• About this task:
Word for word, copy the records that follow.

• Stored items:
· · · · ·
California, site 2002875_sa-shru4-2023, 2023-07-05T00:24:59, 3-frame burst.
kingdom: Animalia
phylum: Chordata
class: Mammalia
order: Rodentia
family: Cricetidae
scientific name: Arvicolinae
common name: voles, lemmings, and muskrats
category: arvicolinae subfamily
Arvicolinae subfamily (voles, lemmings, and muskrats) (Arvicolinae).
· · · · ·
• Output of the task:
California, site 2002875_sa-shru4-2023, 2023-07-05T00:24:59, 3-frame burst.
kingdom: Animalia
phylum: Chordata
class: Mammalia
order: Rodentia
family: Cricetidae
scientific name: Arvicolinae
common name: voles, lemmings, and muskrats
category: arvicolinae subfamily
Arvicolinae subfamily (voles, lemmings, and muskrats) (Arvicolinae).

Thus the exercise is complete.